Desconforto como convite
No trabalho e na vida, o desafio já não é saber — é continuar aprendendo

(Crédito: Shutterstock)
No início, era a força física. Quem levantava mais peso, colhia mais. E isso bastava. Depois veio a era das máquinas, e quem dominava as engrenagens virou o dono do tempo. Agora, estamos em um momento curioso: as máquinas trabalham por nós, e ainda assim estamos bem… angustiados.
Por quê? Bem, praticamente todos os dias temos algo novo da tecnologia para aprender e incorporar. Rapidamente.
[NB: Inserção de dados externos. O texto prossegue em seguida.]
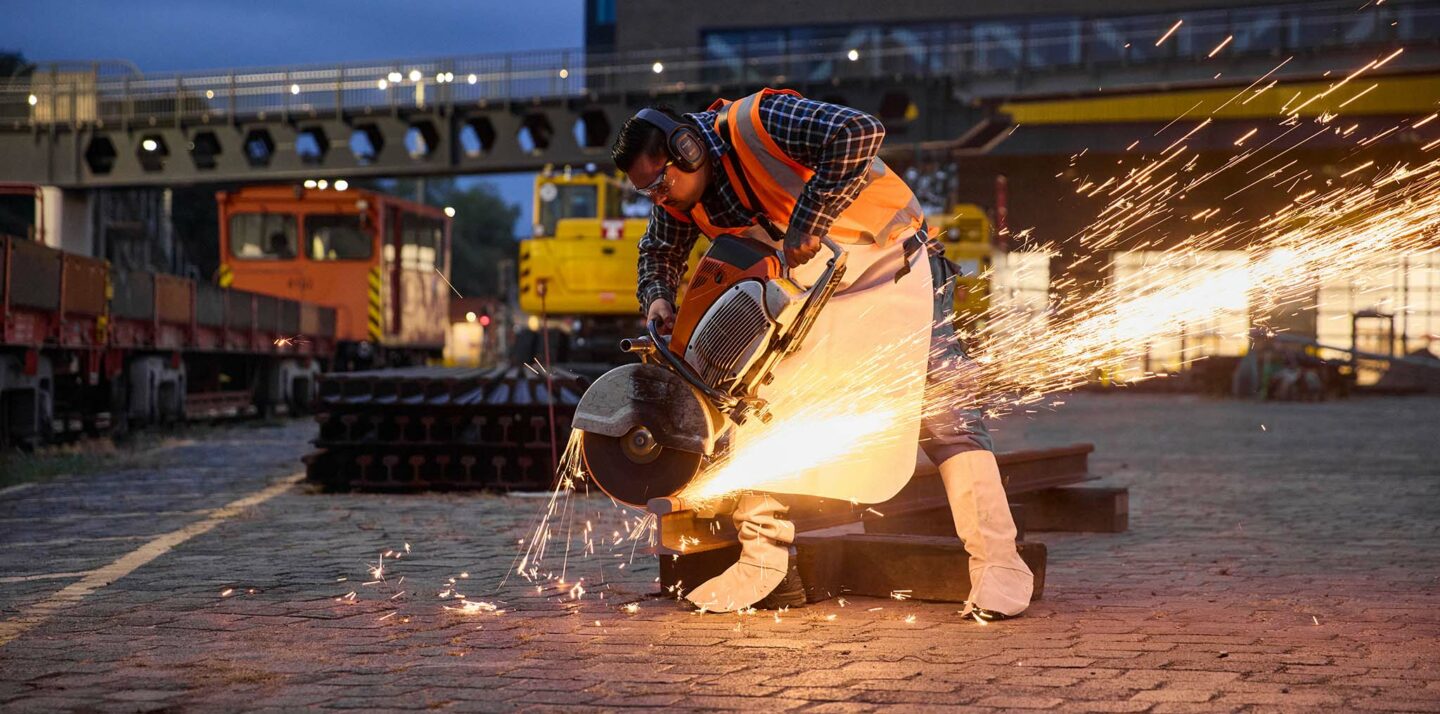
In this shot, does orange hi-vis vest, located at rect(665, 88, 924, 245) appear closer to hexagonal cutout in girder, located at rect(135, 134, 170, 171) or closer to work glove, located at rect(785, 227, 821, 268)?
work glove, located at rect(785, 227, 821, 268)

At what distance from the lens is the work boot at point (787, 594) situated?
578 centimetres

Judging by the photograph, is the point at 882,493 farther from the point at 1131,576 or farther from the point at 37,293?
the point at 37,293

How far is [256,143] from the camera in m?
35.1

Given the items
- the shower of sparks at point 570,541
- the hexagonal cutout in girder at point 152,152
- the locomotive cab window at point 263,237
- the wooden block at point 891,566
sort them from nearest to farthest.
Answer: the wooden block at point 891,566 < the shower of sparks at point 570,541 < the locomotive cab window at point 263,237 < the hexagonal cutout in girder at point 152,152

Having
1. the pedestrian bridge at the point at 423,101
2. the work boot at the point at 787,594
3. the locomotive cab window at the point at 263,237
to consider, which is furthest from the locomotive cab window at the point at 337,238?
the work boot at the point at 787,594

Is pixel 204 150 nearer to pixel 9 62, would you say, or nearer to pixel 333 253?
pixel 333 253

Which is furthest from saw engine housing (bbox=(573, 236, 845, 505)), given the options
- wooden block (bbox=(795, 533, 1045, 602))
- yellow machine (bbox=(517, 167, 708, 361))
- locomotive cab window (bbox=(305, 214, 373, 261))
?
locomotive cab window (bbox=(305, 214, 373, 261))

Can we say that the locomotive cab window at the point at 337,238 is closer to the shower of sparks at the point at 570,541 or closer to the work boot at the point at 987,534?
the shower of sparks at the point at 570,541

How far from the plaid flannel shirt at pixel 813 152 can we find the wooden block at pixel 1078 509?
141 inches

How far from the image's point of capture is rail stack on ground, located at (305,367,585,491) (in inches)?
439

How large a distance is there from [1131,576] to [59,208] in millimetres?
32506

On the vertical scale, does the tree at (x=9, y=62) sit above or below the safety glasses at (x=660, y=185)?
above

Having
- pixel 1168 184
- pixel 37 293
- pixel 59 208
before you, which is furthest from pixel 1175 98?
pixel 37 293

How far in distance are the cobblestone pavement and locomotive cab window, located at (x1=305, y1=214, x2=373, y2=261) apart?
52.9ft
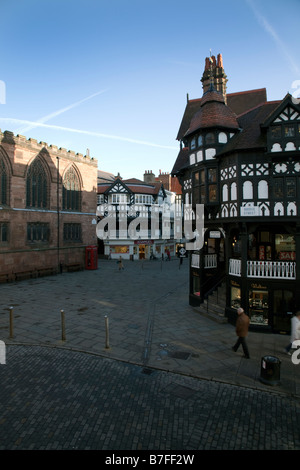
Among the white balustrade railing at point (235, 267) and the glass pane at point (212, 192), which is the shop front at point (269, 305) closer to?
the white balustrade railing at point (235, 267)

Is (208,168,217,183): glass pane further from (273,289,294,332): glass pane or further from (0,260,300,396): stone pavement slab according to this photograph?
(0,260,300,396): stone pavement slab

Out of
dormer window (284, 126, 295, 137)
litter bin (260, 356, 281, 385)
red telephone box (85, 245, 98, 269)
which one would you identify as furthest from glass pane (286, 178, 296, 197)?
red telephone box (85, 245, 98, 269)

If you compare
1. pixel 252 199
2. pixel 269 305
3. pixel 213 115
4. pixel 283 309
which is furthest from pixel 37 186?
pixel 283 309

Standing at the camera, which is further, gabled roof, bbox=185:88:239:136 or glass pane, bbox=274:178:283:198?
gabled roof, bbox=185:88:239:136

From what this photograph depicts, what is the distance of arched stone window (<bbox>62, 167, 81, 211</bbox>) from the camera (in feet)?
98.8

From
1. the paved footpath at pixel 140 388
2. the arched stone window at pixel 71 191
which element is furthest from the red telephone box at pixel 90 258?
the paved footpath at pixel 140 388

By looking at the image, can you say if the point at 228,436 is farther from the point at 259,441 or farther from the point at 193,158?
the point at 193,158

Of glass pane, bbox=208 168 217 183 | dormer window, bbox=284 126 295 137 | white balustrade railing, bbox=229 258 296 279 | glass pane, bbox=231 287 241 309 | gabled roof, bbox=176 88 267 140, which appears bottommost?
glass pane, bbox=231 287 241 309

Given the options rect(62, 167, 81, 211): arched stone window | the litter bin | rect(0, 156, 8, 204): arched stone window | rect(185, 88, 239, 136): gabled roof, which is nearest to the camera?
the litter bin

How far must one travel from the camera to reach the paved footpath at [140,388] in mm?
5234

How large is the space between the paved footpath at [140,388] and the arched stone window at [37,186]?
15701mm

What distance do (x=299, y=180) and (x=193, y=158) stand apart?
17.9 feet

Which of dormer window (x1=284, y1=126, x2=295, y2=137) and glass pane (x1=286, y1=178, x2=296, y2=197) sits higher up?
dormer window (x1=284, y1=126, x2=295, y2=137)

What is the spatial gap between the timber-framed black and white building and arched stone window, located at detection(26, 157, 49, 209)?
692 inches
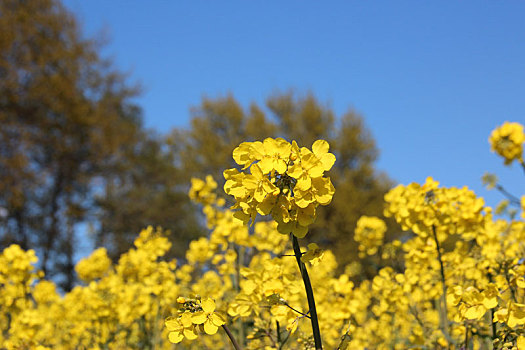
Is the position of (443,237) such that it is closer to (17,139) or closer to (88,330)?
(88,330)

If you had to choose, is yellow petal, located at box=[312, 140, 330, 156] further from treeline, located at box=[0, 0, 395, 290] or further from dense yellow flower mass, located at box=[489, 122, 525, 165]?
treeline, located at box=[0, 0, 395, 290]

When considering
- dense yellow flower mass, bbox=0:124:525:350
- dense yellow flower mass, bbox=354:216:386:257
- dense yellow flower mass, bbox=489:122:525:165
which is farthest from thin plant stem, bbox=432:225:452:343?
dense yellow flower mass, bbox=354:216:386:257

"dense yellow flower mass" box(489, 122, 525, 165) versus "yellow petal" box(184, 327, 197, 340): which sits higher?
"dense yellow flower mass" box(489, 122, 525, 165)

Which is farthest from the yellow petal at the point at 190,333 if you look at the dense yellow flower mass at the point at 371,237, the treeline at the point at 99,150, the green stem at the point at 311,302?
the treeline at the point at 99,150

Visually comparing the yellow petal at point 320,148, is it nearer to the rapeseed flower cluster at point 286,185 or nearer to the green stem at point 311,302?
the rapeseed flower cluster at point 286,185

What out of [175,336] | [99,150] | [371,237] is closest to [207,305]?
[175,336]
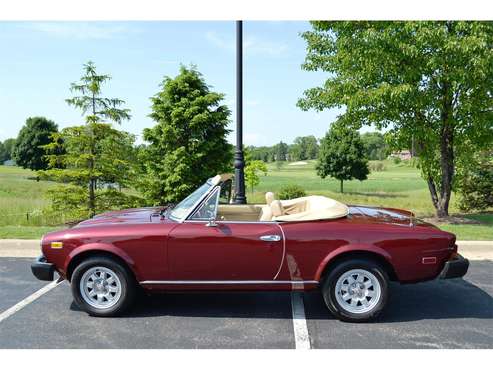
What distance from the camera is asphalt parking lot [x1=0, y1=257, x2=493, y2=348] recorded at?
12.7ft

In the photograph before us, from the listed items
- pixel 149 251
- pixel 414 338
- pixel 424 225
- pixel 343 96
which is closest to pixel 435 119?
pixel 343 96

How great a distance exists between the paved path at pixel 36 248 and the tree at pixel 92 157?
4506mm

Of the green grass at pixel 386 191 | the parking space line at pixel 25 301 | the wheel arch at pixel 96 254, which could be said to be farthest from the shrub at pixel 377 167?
the wheel arch at pixel 96 254

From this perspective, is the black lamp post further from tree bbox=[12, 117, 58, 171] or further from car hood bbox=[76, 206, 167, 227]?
tree bbox=[12, 117, 58, 171]

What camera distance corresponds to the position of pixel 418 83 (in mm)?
11203

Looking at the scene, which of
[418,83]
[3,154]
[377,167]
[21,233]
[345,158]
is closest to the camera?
[21,233]

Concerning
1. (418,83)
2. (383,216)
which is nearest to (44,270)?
(383,216)

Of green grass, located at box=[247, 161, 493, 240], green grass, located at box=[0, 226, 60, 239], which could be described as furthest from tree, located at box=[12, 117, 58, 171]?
green grass, located at box=[0, 226, 60, 239]

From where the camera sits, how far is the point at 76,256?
4461 mm

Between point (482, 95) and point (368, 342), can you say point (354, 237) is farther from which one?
point (482, 95)

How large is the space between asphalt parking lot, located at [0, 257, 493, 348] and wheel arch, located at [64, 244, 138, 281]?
0.50m

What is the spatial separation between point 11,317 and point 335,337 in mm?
3305

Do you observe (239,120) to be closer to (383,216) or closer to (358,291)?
(383,216)

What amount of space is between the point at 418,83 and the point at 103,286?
969 centimetres
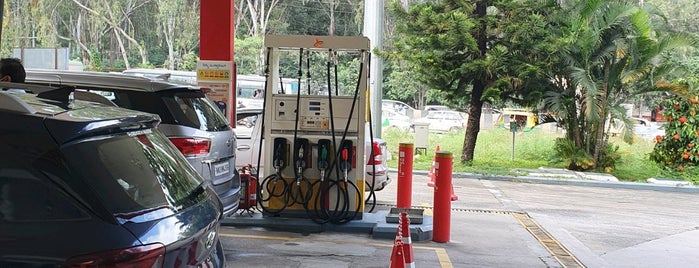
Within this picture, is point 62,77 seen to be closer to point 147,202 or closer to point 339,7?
point 147,202

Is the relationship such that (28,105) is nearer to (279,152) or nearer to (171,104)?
(171,104)

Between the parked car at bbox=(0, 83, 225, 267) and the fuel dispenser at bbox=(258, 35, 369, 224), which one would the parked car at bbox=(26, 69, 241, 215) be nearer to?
the fuel dispenser at bbox=(258, 35, 369, 224)

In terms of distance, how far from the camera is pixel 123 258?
8.11ft

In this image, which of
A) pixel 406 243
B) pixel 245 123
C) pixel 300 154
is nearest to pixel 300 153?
pixel 300 154

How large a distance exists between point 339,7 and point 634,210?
76.5 ft

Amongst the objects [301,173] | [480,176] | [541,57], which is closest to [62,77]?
[301,173]

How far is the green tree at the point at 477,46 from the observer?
1772cm

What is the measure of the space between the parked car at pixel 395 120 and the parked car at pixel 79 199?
2707 centimetres

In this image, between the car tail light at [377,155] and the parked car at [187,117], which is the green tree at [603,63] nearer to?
the car tail light at [377,155]

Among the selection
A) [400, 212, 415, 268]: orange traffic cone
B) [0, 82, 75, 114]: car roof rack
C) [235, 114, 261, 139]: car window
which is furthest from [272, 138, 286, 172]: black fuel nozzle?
[0, 82, 75, 114]: car roof rack

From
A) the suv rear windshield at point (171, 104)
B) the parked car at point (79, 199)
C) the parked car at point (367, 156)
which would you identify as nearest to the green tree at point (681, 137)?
the parked car at point (367, 156)

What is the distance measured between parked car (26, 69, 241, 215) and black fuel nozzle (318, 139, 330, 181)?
1.45 m

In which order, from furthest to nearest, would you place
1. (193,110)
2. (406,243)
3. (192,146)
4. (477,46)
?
(477,46)
(193,110)
(192,146)
(406,243)

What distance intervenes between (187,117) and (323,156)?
84.7 inches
Vivemos uma transformação tecnológica sem precedentes. Se será uma revolução, só o tempo dirá. O que sabemos é que o valor de uma pessoa no mercado não depende mais da força ou da repetição, mas do que ela consegue aprender — e reaprender.
Curiosidade, para mim, é a palavra-chave. Como motor, a fome de aprender. Porque, neste ritmo de mudança, o mindset de aprendizado contínuo deixou de ser diferencial e virou questão de sobrevivência.
Antes, as grandes transformações levavam séculos. Agora, mal terminamos de nos adaptar e há algo novo. Eu, na casa dos 50 anos e com 30 de carreira, sinto isso na pele. Surgem termos, ferramentas, siglas, e percebo que ainda não domino algumas. No começo, dá um certo desespero. Depois, respiro. Porque percebo que esse desconforto é um convite.
Descobri que há um poder em admitir o que não sei. É libertador. Quase todo mundo sente o mesmo, só que poucos assumem.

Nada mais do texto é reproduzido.